The worst I can remember was in the winter of 2009, right after the baseball awards were announced and Tim Lincecum beat out Adam Wainwright for N.L. Cy Young despite receiving fewer first place votes than Waino. I was driving home from something, listening to Joe and Evan on WFAN. They (well, mostly Beningo) were ranting about how some voters, particularly Keith Law, based their votes on non-traditional stats. Evan Roberts admitted that while he didn’t prefer to use advanced metrics, he was willing to learn and listen on them. Joe Beningo, on the other hand, flat out said he did not even want to learn about them. Again, that’s embarrassing. This is a man who’s dedicated his professional life to studying, analyzing, commenting on, and broadcasting sports. A huge part of that is going to be baseball, simply because of the amount of time the season takes. Baseball is a sport that lends itself to a lot of analysis and that world has certainly exploded over the last few years, and this very blog is proof of that. We have decided to, more or less, embrace advanced metrics in our analysis of the Yankees and it’s made us, in my estimation, better fans. That a man who is paid to analyze the game does not even want to LEARN about advanced metrics is borderline heartbreaking.
I’m not expecting Beningo or Lupica or anyone of that ilk to suddenly begin using solely advanced metrics, but I’m asking that they at least EDUCATE themselves on sabermetics. Whether they like it or not, it’s a field that is gaining mainstream popularity (finally). For example, just this past Sunday, David Cone spent the better part of Curtis Granderson‘s third inning at bat talking about fWAR and he regularly references FanGraphs and cites its stats during his game broadcasts. Hearing that is encouraging. Let’s bring it back, though, to those who refuse to get to know these stats.

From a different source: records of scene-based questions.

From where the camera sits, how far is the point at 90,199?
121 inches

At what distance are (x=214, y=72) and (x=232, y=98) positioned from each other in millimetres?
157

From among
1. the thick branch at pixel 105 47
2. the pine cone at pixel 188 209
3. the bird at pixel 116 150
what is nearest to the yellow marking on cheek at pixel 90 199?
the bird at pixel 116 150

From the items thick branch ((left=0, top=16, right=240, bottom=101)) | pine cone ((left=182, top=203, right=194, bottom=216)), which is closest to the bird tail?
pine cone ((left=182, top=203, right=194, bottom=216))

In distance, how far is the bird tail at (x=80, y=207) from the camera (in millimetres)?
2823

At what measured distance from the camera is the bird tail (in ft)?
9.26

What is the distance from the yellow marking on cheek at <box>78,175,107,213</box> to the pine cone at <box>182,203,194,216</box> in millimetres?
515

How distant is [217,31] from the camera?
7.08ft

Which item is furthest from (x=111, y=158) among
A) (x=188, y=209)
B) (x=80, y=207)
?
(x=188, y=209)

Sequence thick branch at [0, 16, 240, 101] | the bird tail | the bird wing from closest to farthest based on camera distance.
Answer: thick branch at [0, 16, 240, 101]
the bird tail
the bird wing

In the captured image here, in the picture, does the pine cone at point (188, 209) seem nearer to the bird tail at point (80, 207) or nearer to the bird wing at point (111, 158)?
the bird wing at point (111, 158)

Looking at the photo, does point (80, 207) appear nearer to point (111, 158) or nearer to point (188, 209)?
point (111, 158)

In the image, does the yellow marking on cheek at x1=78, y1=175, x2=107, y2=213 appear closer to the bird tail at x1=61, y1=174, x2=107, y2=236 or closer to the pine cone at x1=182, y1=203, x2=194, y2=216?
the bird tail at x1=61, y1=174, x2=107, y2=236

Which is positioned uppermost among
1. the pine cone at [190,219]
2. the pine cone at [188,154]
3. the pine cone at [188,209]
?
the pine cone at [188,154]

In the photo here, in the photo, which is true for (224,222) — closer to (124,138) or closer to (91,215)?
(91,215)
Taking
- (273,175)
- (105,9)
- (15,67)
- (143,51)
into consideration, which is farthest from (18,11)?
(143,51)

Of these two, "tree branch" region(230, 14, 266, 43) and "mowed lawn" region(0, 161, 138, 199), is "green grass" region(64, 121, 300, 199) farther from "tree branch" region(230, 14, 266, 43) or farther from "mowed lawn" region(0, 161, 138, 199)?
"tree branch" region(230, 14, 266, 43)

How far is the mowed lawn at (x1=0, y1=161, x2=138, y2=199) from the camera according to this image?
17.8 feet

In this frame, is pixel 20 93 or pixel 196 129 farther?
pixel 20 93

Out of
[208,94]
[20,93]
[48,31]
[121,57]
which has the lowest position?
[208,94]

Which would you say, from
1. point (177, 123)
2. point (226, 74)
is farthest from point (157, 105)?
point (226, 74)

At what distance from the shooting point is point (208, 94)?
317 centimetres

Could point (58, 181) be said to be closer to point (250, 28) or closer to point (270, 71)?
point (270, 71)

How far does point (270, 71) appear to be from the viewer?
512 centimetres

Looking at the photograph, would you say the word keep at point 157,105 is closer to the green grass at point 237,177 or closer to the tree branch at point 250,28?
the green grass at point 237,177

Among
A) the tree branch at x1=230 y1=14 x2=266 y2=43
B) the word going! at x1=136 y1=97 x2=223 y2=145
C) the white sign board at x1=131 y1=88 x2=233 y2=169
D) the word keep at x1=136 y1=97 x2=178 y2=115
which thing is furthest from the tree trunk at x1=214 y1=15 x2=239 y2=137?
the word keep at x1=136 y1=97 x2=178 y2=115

Put yourself in their shoes for just a second, if you will. Imagine that at your field of work, there was something new and up-and-coming that was different from what you normally did, but would likely be helpful in making your performance better. If you didn’t at least learn about that thing, wouldn’t your bosses get pretty pissed? Wouldn’t you feel the professional responsibility to look in to what this new method was? To make this personal…as many of you know, I just finished student teaching at a high school. This high school happens to be considering a rather major curriculum overhaul. I may or may not get a job at this school or in this district, but over the past few months, I’ve taken it upon myself to learn as much about this new curriculum as possible, simply because it MAY impact my career. If you were a surgeon and a new variation of a surgical technique was developed, wouldn’t you study it? If you were a carpenter and a new version of an old tool came out, wouldn’t you want to tinker with it? If you were a sportswriter/broadcaster, and there was a new way to look at the National Pastime, wouldn’t you want to, at the very least, scratch the surface of that perspective?
If you don’t want to use sabermetrics or advanced stats in your every day analysis of baseball, that’s fine with me. But do yourself a favor, even if you fall into that category: research advanced stats. Take them for a test-drive. They won’t bite you and there’s no obligation to keep using them. Don’t knock ‘em until you’ve tried ‘em. The best thing to do is the same as it is in any other walk of life: be open minded. Do not pull a Beningo or a Lupica and become willfully ignorant.
Totally unrelated: Happy birthday to my late grandfather Louie. He would be 84 today and he is a huge reason that baseball is as big a part of my life as it is. When he died in the summer of 2006, I took solace in baseball and the Yankees; since then, I don’t think I could fill two hands with the amount of games I haven’t followed in some capacity. Every time I watch/listen to Yankee games or sit down at my computer to write these articles, a part of my grandfather is with me.